The author mentions 11 things never to say to anyone (some of these statements may be more applicable to policemen on duty): "Come here!", "You wouldn't understand", "Because those are the rules", "It's none of your business", "What do you want me to do about it?", "Calm down!", "What's your problem?" "You never ..." or "You always ...", "Im not going to say thing again", "I'm doing this for your own good", "Why don't you be reasonable?" He does clearly suggest what you may want to say or do instead, and also what you may want to say or do when someone else says those things to you.
The bottom line of communication that reduces conflict and tension is empathy - as in standing in another's shoes and understanding where he's coming from - and communicating with the person in a way that he can relate to. The communication warrior's real service is staying calm in the midst of conflict, deflecting verbal abuse, and offering empathy in the face of antagonism. If you cannot empathize with people, you don't stand a chance of getting them to listen to you.
The author points out that we deal with people "under the influence" nearly everyday. If it's not alcohol or drugs, it's frustration, fear, impatience, lack of self-worth, defensiveness, and a host of other influences - and that when we react instead of respond to the challenge, we run the risk of giving the greatest speech we'll ever live to regret, by saying the first thing that naturally comes to our lips.
Instead, like a samurai, we must first center ourselves - because if we cannot keep a still center, we cannot stay in control of ourselves or the situation. In this centered state we remain open, flexible, impartial, not biased.
To deflect antagonistic behavior, the author shares a selection of "strip phrases", where you let the other person verbally vent, followed by requesting what you need the person to do, as in "'Preciate that, sir, but let me see your license, please."
The next technique is "paraphrasing" by saying "Let me be sure I understand you. Let me be sure we're on the same wavelength." and then stating back what the person said, using his key words - as different words have different meaning to different people.
The goal of persuasion and the essence of Verbal Judo is to generate voluntary compliance. To execute it, the author suggests a 5 step process:
1. Ask the person what you want him to do
If he doesn't comply
2. Set Context by explaining why do you want him to do what you ask of him
If he doesn't comply
3. Present Options and point out the consequences of each option, then let him choose
If he doesn't comply
4. Confirm their choice by asking "Is there anything I can say or do at this time to earn your cooperation?

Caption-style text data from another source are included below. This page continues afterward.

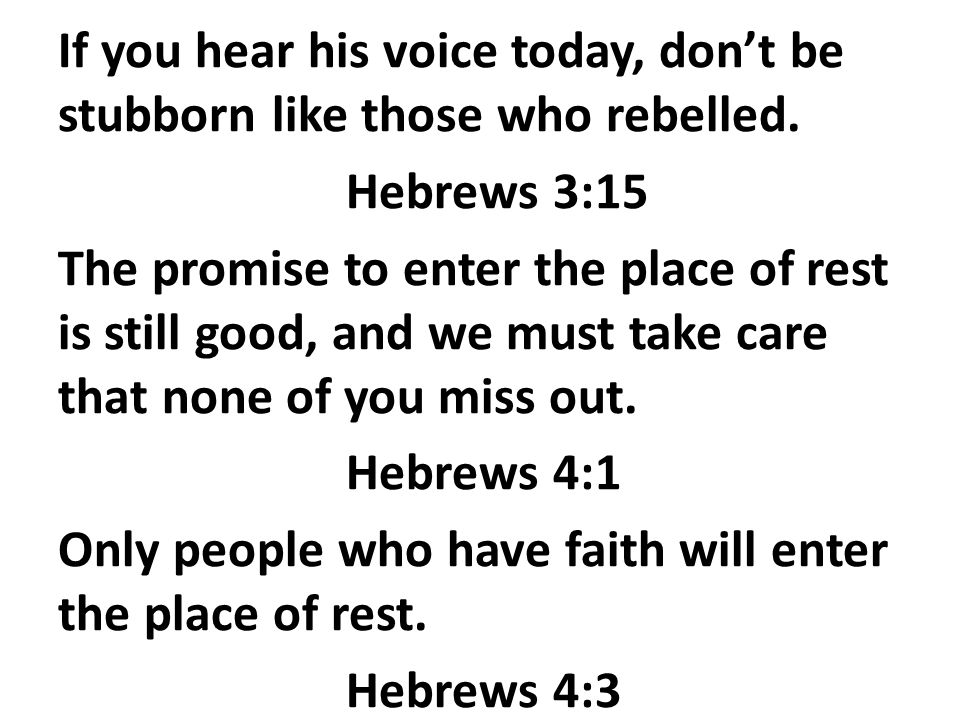 If you hear his voice today, don't be stubborn like those who rebelled.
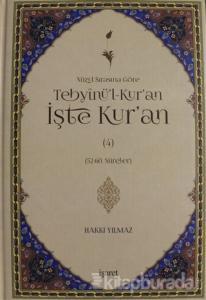 Nüzul Sırasına Göre Tebyinü'l-Kur'an İşte Kur'an Cilt: 4 (Ciltli)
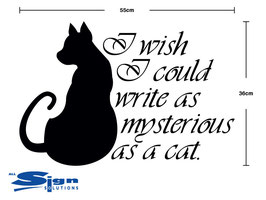 I wish I could write as mysterious as a cat (small)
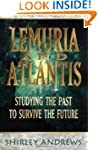 Lemuria & Atlantis: Studying the Past...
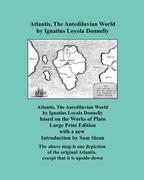 Atlantis, The Antediluvian World - Large Print Edition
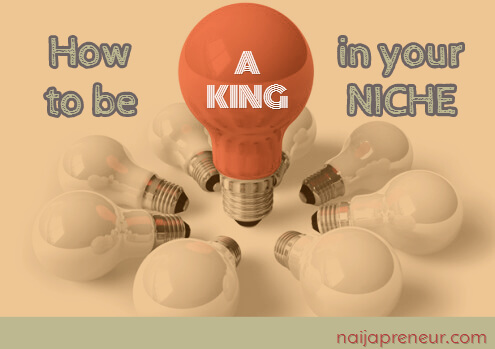 King in your niche
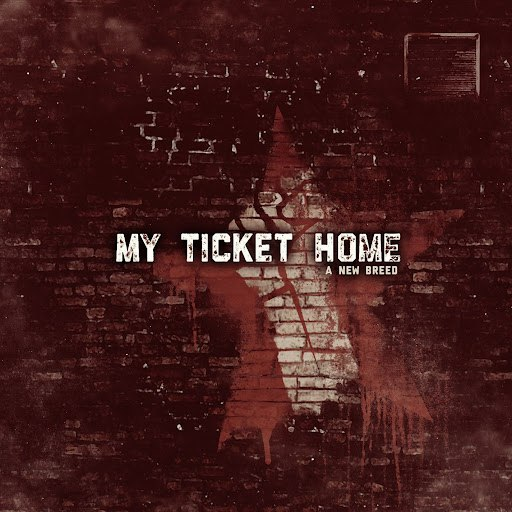 My Ticket Home альбом A New Breed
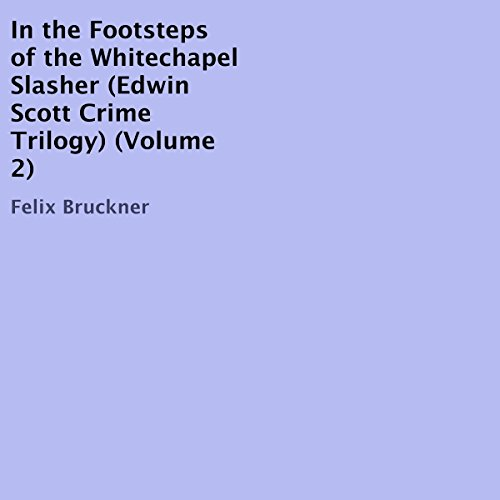 In the Footsteps of the Whitechapel Slasher audiobook cover art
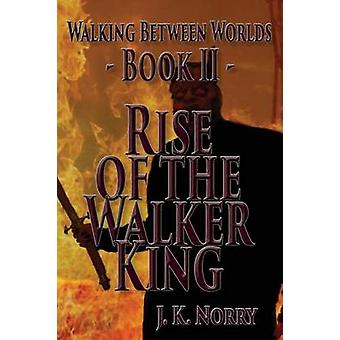 Rise of the Walker King by Norry & J.K.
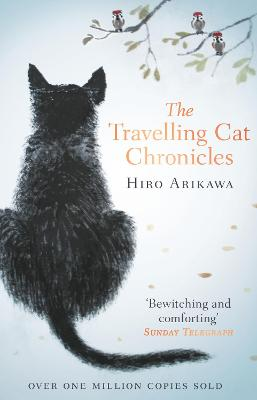 The Travelling Cat Chronicles: The Life Affirming One Million copy Bestseller by Hiro Arikawa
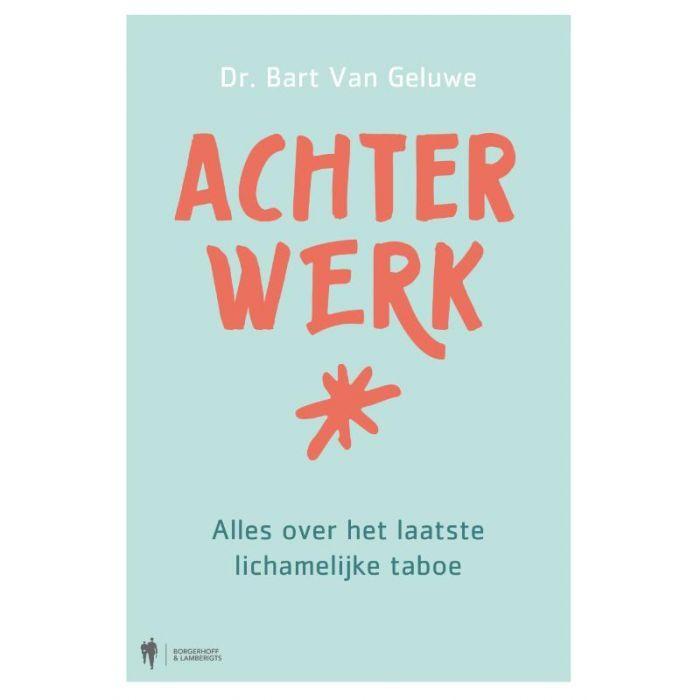 Dokter Bart Van Geluwe, abdominaal chirurg, doorbreekt taboe over toiletproblemen met zijn boek 'Achterwerk'!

I'd sure like to think there is."
And if he still doesn't comply
5. Act out the consequences of the choice the person made
The rest of the book teaches specific skills that help you to improve your ability to communicate and persuade. They begin with knowing yourself and the person you're talking to, using the language and the model of the world of the person you're talking to.
The author then shares five basic tools to generate voluntary compliance - listen, empathize, ask, paraphrase, and summarize.

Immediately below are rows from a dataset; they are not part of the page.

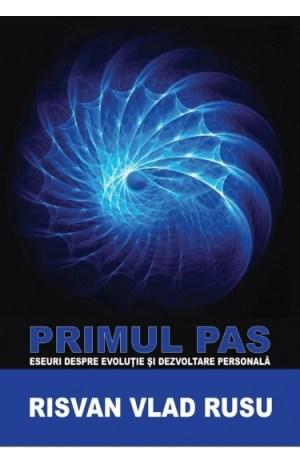 Primul pas Eseuri pentru evolutie si dezvoltare personala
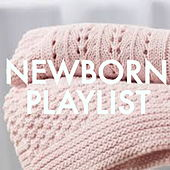 Newborn Playlist de Various Artists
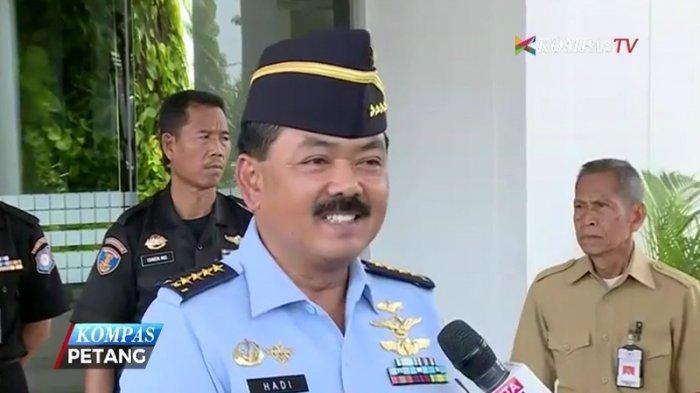 Komisi I DPR 'Ngebut' Uji Kepatutan Calon Panglima TNI, Marsekal Hadi Tjahjanto: Mohon Doanya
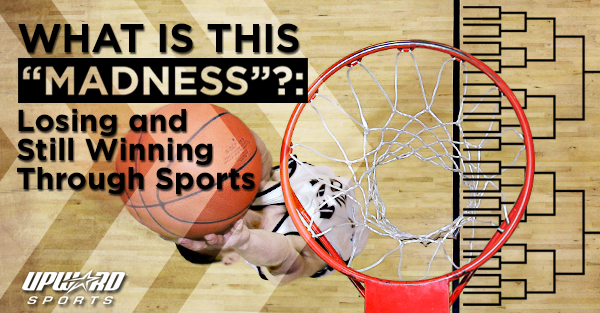 "What Is This ""Madness""?: Losing and Still Winning Through Sports"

You will also find examples of steps to solve domestic disputes, how to effectively criticize, how to obtain compliance through praise.
The author has provided examples both from police stories and those related to civilian issues.
Verbal Judo, Updated Edition: The Gentle Art of Persuasion
4.6 4.6 out of 5 stars | 5,209 ratings
Price: 11.57
Last update: 01-10-2025
Top reviews from the United States
Laura De Giorgio
5.0 out of 5 stars
Down-to-earth practical and interesting to read
Reviewed in the United States on February 6, 2013Michael Lowder
5.0 out of 5 stars
EXCELLENT Book on Communication
Reviewed in the United States on March 15, 2024
My favorite book on safe, effective communication.
While other books share similar techniques, Thompson’s “boots on the ground” perspective surpasses other books that instruct on communication from a more academic or clinical perspective.
EXCELLENT read that will help bolster every aspect of your life!
While other books share similar techniques, Thompson’s “boots on the ground” perspective surpasses other books that instruct on communication from a more academic or clinical perspective.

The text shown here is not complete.